Back to PortfolioData Engineering

Building Scalable CDC Pipelines with Airbyte and Snowflake

Mar 20268 min read

Why CDC Matters

Change Data Capture (CDC) is a pattern that identifies and tracks changes in source databases so that downstream systems can react in near real-time. Traditional batch ETL simply cannot keep up when business teams need fresh data every few minutes rather than once a day. By capturing only the rows that changed — inserts, updates, and deletes — CDC dramatically reduces data transfer volumes and keeps your warehouse costs under control.

Architecture Overview

Our pipeline processes approximately 200 GB of incremental data per day from PostgreSQL to Snowflake. At its core, Airbyte handles the replication layer. It reads the PostgreSQL WAL (Write-Ahead Log) and emits change events in a normalized format. Airflow orchestrates the entire workflow — triggering Airbyte syncs, running data quality checks, and managing SCD Type-2 merge operations in Snowflake. The separation of concerns between the two tools is key: Airbyte focuses on reliable extraction, and Airflow handles scheduling, retries, and alerting.
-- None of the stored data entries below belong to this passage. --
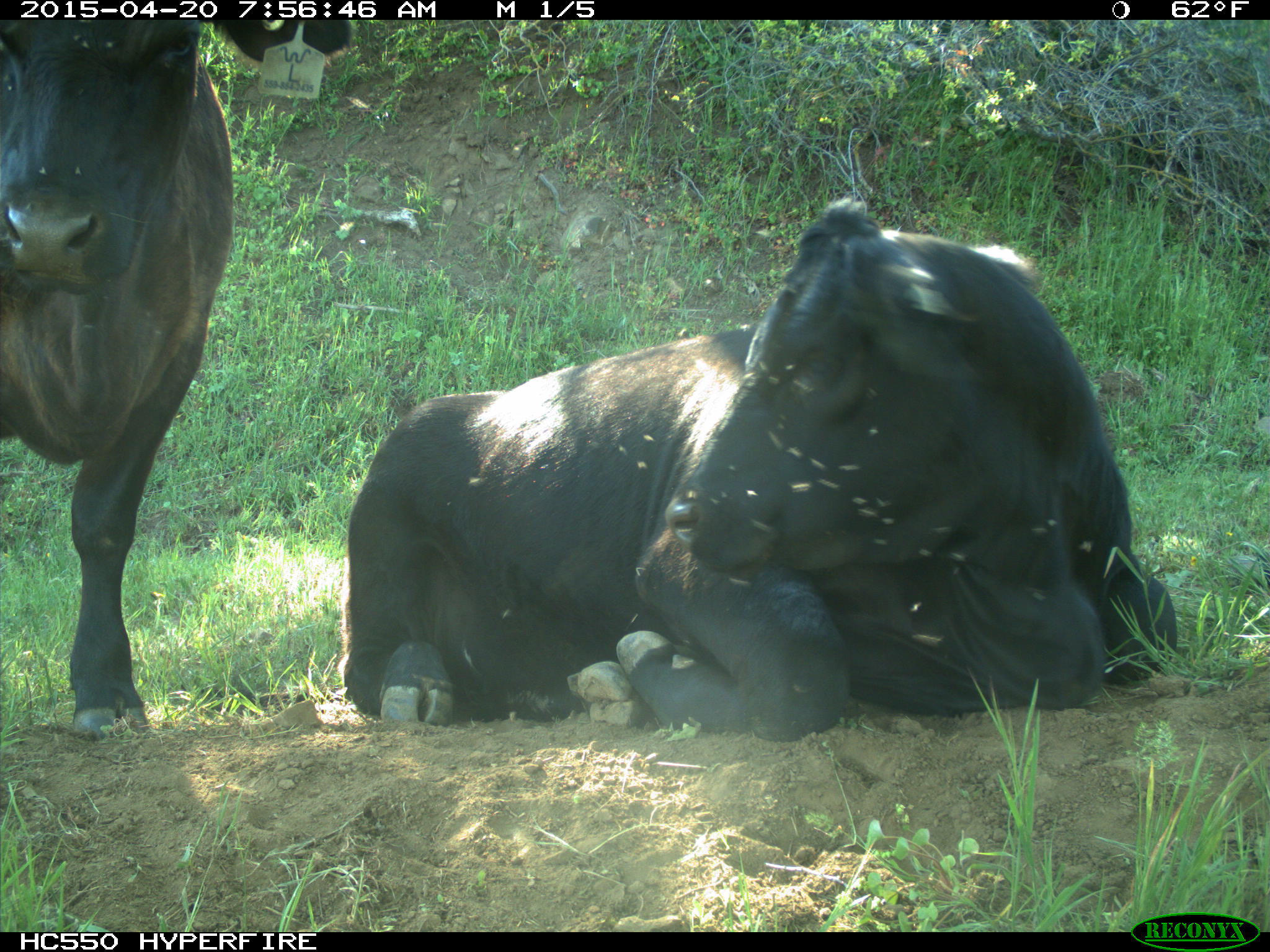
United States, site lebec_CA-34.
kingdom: Animalia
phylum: Chordata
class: Mammalia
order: Artiodactyla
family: Bovidae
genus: Bos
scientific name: Bos taurus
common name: domestic cow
Configuring Airbyte for CDC

Setting up CDC in Airbyte involves enabling logical replication on PostgreSQL (wal_level = logical), creating a dedicated replication slot, and configuring Airbyte's PostgreSQL source connector with the CDC option. One critical lesson: always set a replication slot monitoring alert. If Airbyte goes down and the slot isn't consumed, the WAL will grow unbounded and eventually fill your disk. We use a simple CloudWatch alarm on the pg_replication_slots view to catch this early.

SCD Type-2 in Snowflake

Once the raw change events land in a staging table in Snowflake, we run a MERGE statement to apply them against the target dimension table using SCD Type-2 logic. This preserves full history: when a row is updated, the existing record gets an end_date timestamp and a new record is inserted with the updated values. The MERGE runs inside an Airflow task that also performs row-count reconciliation between the source and target to catch any drift.

Handling Schema Evolution

Schema changes in the source database are inevitable. New columns, renamed fields, type changes — all of these can break a CDC pipeline. We handle this by enabling Airbyte's "detect and propagate schema changes" feature and pairing it with a custom Airflow sensor that detects schema mismatches before the merge step. When a mismatch is found, the pipeline pauses and sends a Slack alert so the team can review and approve the DDL change in Snowflake.

Performance and Cost Optimization

Running CDC at scale requires careful tuning. We use Snowflake's transient tables for staging to avoid Time Travel storage costs, size our virtual warehouse to SMALL for most syncs (scaling up only for initial full loads), and compress staging files with Snappy before loading. On the Airbyte side, we tune the batch size and flush interval to balance latency against API call volume. These optimizations reduced our monthly Snowflake bill by roughly 25%.

💡Key Takeaways

  • 1.CDC captures only changed rows, reducing transfer volumes by 90%+ compared to full-table batch loads.
  • 2.Separating extraction (Airbyte) from orchestration (Airflow) makes each component independently testable and replaceable.
  • 3.Always monitor your PostgreSQL replication slot to prevent WAL disk exhaustion.
  • 4.SCD Type-2 merge logic in Snowflake preserves full history for audit and analytics.
  • 5.Schema evolution handling is not optional — automate detection and approval workflows early.